Quite soon, we'll need to transition him from a bottle to a sippy cup, so we're back on the prowl for more BPA-free drinkware. If you have any favorites that you can recommend, please do share. Enquiring minds and a thirsty baby want to know.

Wednesday, June 4, 2008

3 Months Home

Yesterday marked William's three month anniversary of joining our family. When I mentioned this milestone to Craig last night, he was genuinely surprised because it really does feel like William has been with us for much, much longer.

Over the last month, we have seen more outward signs of a healthy bond developing. I could be wrong, but I think he's starting to trust us more to provide for him. In the first two months of being home, he would kick and howl and cry in his highchair until we inserted his bottle into his mouth. (Believe me, we prep his food as much as we can in advance of feeding time and waste no time in getting it to him.) Nowadays, he fusses much less. I'd like to think this change indicates his understanding that we'll provide for him unfailingly.

William is also expressing a recognition that we belong together. Recently, we were recently at a large indoor playground with our local MOPS group. He decided to chase after a toy that was a good 30 feet away. I let him go and waited with some apprehension. What would he do when he tired of the toy? Would he remember where I was and search for me? Would he crawl around aimlessly and cry because he thought himself abandoned?

I'm happy to report that when he did bore of the toy, he turned around and came back to me without missing a beat. Considering there were plenty of other children and parents around, he searched for me and found me. It seems silly to think he wouldn't, but as an adoptive parent, I don't take these outcomes for granted.

And finally, my favorite indicator of healthy bonding: for the past several weeks William has been giving me kisses. It's so sweet. He looks like a trout as he slowly angles his face towards mine, his petite mouth puckered into a perfect "O." (I know, fish are far from cute, but I think you get the picture). Just for the moment, it's easy to forget that I've been slimed and slobbered with baby drool. Ahhh... bliss.

Monday, June 2, 2008

The Stork Strikes Again - Twice!

I have been reeling with joy this past week at so many announcements of incoming babies. This week, two of my blogging friends, Sarah W. and K.B. were referred babies from St. Lucy's Center.

Sarah, the undisputed queen of the Taiwanese adoption blogging world, has been matched with a 4 month-old baby girl after a nearly 16 month wait. I have yet to see Hannah Claire's entire picture, but rumor has it that she has a set of chins that could give William's a run for the money.

After an emotional roller-coaster ride of a wait, K.B. and her family were finally matched with a wonderful little 4 month-old boy. I am so happy for her!

- _Assigned task A_
Answer these questions using the blog excerpt:
(i) How far away was the toy that William chased at the indoor playground?
(ii) How long had Sarah waited before being matched with a baby girl?
(iii) What shape does William's puckered mouth form when he gives kisses?
- _Assigned task B_
Does the blog excerpt support each statement? Answer yes or no and quote the words that decide it.
(i) In the post dated Wednesday, June 4, 2008, William's three month anniversary is described as the day before.
(ii) Craig was not surprised when told about the three month milestone.
(iii) K.B. and her family were matched with a baby girl.
- _Assigned task C_
Reproduce the blog excerpt from "Quite soon, we'll" to "want to know.".
This material comes from a source other than the blog excerpt.

Stored data
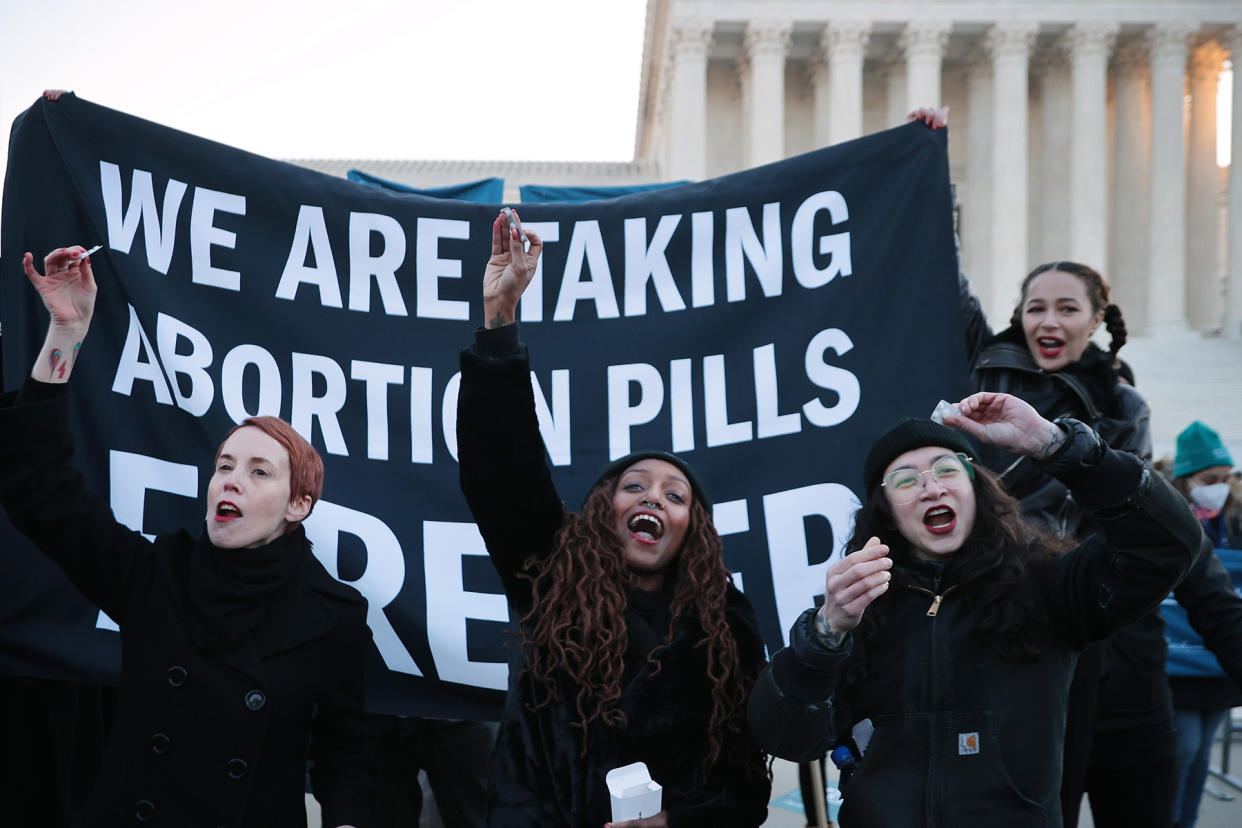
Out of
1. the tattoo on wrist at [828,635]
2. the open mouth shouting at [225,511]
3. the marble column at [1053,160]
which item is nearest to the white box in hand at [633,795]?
the tattoo on wrist at [828,635]

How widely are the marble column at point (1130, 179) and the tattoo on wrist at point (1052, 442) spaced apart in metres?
34.0

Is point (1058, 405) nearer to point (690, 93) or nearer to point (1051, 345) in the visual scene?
point (1051, 345)

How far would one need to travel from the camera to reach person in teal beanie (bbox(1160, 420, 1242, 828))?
4.33 meters

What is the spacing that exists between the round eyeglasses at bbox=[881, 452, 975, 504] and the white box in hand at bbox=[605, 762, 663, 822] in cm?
82

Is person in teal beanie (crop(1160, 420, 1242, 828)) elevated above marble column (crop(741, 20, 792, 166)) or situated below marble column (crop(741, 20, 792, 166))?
below

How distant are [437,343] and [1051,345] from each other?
1.88 m

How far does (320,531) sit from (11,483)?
982 millimetres

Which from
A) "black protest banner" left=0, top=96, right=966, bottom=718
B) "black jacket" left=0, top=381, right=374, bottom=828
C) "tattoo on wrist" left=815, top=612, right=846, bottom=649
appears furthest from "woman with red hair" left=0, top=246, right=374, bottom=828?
"tattoo on wrist" left=815, top=612, right=846, bottom=649

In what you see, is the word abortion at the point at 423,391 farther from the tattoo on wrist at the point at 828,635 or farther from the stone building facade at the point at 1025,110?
the stone building facade at the point at 1025,110

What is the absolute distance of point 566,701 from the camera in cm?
261

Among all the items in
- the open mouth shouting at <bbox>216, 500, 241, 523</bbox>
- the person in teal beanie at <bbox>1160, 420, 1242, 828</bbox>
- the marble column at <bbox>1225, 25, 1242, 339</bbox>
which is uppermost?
the marble column at <bbox>1225, 25, 1242, 339</bbox>

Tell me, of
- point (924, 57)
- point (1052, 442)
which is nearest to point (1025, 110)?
point (924, 57)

- _Answer A_
(i) A good 30 feet away.
(ii) Nearly 16 months.
(iii) A perfect "O."

- _Answer B_
(i) Yes: "Yesterday marked William's three month anniversary of joining our family."
(ii) No: "he was genuinely surprised"
(iii) No: "finally matched with a wonderful little 4 month-old boy"

- _Answer C_
Quite soon, we'll need to transition him from a bottle to a sippy cup, so we're back on the prowl for more BPA-free drinkware. If you have any favorites that you can recommend, please do share. Enquiring minds and a thirsty baby want to know.